Отвечая на письма, Полуянов приносил своей семье «чистую прибыль», которая целиком попадала в руки его жене, терпеливой Варваре. По доверенности зарплату его она получала в городе. За лето накопились кое-какие денежки, и Варя призналась ему, что стала подумывать о приобретении синтетического дутого пальто финского или французского производства. Этим сообщением она согревала его вечера у лампы. Появилось вдруг чарующее ощущение связи прохладных сентябрьских и октябрьских вечеров, дармовой картошки, грибов, печного тепла с несуществующей, разумеется, Финляндией, с дутыми ее пальто из синтетической ткани, и с еще более несуществующей Францией. Тут была какая-то тонкая мысль, неуловимая грань, описать которую под силу лишь настоящему писателю, но уж никак не научному консультанту в должности, каким представлялся Полуянов. Во всяком случае, разговоры о Финляндии и Франции сразу же напоминали Полуянову рассуждения его старого приятеля Измайлова о том, что никакой заграницы вообще нет, что вся заграница выдумывается в подвалах КГБ и что выезжающих просто гипнотизируют среди декораций, а для остальных снимают художественные фильмы. «Ты пойми, — кричал подвыпивший Измайлов. — Советская власть она уже везде, по всей земле, и даже, может быть, по всей Вселенной. Но люди должны надеяться, что где-то есть хорошая жизнь. Раньше этим местом был рай, а теперь Бога отменили, религию отменили и рай похерили. Пришлось выдумать капиталистическую заграницу, все эти Америки, Франции, Финляндии, чтобы население имело для себя тайную надежду хоть издалека знать, что где-то есть райская жизнь. Америки нет — все это делается в КГБ! Работают целые секретные фабрики по производству шмоток, автомашин и прочего — почтовые ящики от Минлегпрома, Минавтопрома и других министерств. Делают мало, дефицит, но вот этой малости как раз и хватает для «привоза с Запада». Это когда командировочных загипнотизируют, им суют эти шмотки. И так называемые иностранцы — это все сплошь сотрудники КГБ, но загипнотизированные на чужом языке. И «голоса» вещают с Лубянки. Ты сам подумай, голова: как бы ты смог жить, если бы понял, что эта вот действительность и есть ВСЕ? Ты думаешь, за границу посылают самых проверенных? Чудила, туда посылают самых гипнотизируемых. Поддашься дрессировке — поедешь, нет — нет. Давай еще выпьем водки — за дикий Запад, а?»
Вечерами Полуянов работал допоздна. Соседка его Анюшка, у которой доброта и мягкость были как-то неявно связаны со слезящейся голубизной глаз, говорила, зевая: «Отсмотрю телевизор, а у него свет горит. Работает, значит, бедный». И Полуянов вспомнил, как в детстве он читал у писателя Паустовского, что лоции то ли Гаронны, то ли Луары включали в себя «окно господина Флобера», имевшего привычку работать по ночам. Полуянов представлял, как со стороны леса в черноте деревеньки светится и его единственное окно, и от этого делалось хорошо на душе и немного тревожно.

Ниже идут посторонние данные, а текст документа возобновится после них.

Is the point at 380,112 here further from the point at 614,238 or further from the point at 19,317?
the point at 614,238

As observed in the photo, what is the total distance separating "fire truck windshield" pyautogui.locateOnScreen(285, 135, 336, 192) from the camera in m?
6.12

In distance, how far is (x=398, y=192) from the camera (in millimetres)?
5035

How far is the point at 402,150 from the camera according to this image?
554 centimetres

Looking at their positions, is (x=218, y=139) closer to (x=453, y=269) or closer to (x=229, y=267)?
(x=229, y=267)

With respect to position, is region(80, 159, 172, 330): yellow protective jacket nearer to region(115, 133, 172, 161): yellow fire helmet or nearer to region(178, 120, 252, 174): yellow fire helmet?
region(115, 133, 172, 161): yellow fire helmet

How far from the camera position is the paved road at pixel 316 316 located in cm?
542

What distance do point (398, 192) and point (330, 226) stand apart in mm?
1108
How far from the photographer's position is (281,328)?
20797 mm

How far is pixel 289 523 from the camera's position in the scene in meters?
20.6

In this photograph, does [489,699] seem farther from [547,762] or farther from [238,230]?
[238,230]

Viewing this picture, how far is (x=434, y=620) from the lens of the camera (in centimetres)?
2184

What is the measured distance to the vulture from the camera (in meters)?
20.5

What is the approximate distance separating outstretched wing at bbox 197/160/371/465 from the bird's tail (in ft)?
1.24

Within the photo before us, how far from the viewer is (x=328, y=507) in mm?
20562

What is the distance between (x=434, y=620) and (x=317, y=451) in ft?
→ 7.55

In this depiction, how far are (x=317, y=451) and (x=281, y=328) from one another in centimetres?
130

Хотелось погасить свет, стать невидимкой, раствориться в этой ночи. Хотелось думать про места, в которых люди не боятся горящего в ночи огня своей лампы, хотелось думать, что ты тоже смог бы чего-то добиться и достичь. После Анечкиных слов он чувствовал, как по спине бегают мурашки удовольствия, и давал себе юношеские зароки. Он обещал себе трудиться, трудиться долго и беспощадно и добиться в конце концов того, чего дадут от него жена, сын, отец, мама и мама его жены.

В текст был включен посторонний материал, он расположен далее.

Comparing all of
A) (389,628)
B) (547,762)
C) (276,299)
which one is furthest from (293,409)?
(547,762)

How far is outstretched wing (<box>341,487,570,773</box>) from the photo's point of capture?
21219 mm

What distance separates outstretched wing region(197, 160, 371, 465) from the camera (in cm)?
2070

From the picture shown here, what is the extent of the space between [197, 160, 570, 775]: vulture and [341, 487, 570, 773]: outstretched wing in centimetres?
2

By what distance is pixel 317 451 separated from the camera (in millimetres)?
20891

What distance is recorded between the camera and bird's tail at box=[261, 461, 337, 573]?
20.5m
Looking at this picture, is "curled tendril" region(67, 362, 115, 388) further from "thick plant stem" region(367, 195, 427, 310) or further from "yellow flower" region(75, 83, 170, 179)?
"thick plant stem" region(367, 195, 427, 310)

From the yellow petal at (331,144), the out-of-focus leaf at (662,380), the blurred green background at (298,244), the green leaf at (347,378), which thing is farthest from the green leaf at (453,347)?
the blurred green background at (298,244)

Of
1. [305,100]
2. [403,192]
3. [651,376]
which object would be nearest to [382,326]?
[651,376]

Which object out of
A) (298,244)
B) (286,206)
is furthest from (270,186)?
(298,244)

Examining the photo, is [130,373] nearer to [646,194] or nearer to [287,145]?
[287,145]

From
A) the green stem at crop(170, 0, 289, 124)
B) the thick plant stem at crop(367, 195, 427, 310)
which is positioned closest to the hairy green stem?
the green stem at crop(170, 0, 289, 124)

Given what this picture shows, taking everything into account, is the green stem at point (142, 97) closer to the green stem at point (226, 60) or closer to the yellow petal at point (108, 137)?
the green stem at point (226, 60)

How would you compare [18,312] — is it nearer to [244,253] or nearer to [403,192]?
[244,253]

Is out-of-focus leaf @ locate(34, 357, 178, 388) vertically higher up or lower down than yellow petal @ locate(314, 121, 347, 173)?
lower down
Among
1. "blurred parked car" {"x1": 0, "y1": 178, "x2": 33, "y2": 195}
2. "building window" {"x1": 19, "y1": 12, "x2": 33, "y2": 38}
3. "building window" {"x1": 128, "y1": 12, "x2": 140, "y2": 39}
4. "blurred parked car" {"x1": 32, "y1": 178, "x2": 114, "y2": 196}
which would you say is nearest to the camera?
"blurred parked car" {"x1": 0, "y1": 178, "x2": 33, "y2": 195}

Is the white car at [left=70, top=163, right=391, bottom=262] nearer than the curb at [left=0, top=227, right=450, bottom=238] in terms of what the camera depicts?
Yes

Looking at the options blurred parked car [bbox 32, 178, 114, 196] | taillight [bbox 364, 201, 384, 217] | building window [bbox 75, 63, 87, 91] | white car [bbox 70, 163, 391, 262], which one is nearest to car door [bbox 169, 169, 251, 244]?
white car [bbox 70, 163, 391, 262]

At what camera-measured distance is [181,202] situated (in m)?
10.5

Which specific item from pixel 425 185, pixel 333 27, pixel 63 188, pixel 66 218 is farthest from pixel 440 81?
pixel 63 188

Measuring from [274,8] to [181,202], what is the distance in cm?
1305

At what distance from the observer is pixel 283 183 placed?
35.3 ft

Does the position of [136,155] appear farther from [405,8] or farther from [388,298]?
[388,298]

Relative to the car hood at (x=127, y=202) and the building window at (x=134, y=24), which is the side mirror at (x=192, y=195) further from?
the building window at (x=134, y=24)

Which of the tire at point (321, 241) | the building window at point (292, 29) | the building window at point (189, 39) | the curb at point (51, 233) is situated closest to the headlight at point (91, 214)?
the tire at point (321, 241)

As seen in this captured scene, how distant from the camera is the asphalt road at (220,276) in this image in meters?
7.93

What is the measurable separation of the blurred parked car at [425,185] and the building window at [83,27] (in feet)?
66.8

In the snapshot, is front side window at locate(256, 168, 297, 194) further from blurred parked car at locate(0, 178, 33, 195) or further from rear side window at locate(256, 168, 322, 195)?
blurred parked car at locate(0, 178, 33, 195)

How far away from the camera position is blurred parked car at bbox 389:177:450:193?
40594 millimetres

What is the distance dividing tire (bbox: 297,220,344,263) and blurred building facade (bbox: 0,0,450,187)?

Рецензии обычно начинались фразой; «Уважаемый имярек! Ваша рукопись (статья, письмо) прочитана в редакции журнала». Дальше в пяти-шести вариантах шли мотивировки отказов, разбор несостоятельного изобретения, ответ. Иногда порядок нарушался, попадалось что-то дельное: предложение, научная работа, просто человеческий голос или идея. И тогда из-за бумаги перед Полуяновым появлялся человек. Виделось далекое такое же окошко, и тоже лампа, и листы бумаги, склоненная фигура и лицо, которого всегда было не разобрать:
…с улыбкой женскою и детскою заботой
как будто в пригоршне рассматривая что-то,
из-за плеча ее невидимое нам.
Тогда писалось в ответ много и горячо, хотелось убедить, помочь, и, наверное, дело было именно в желании помочь — дальняя эта и невидимая связь между консультантом и его адресатом часто срабатывала.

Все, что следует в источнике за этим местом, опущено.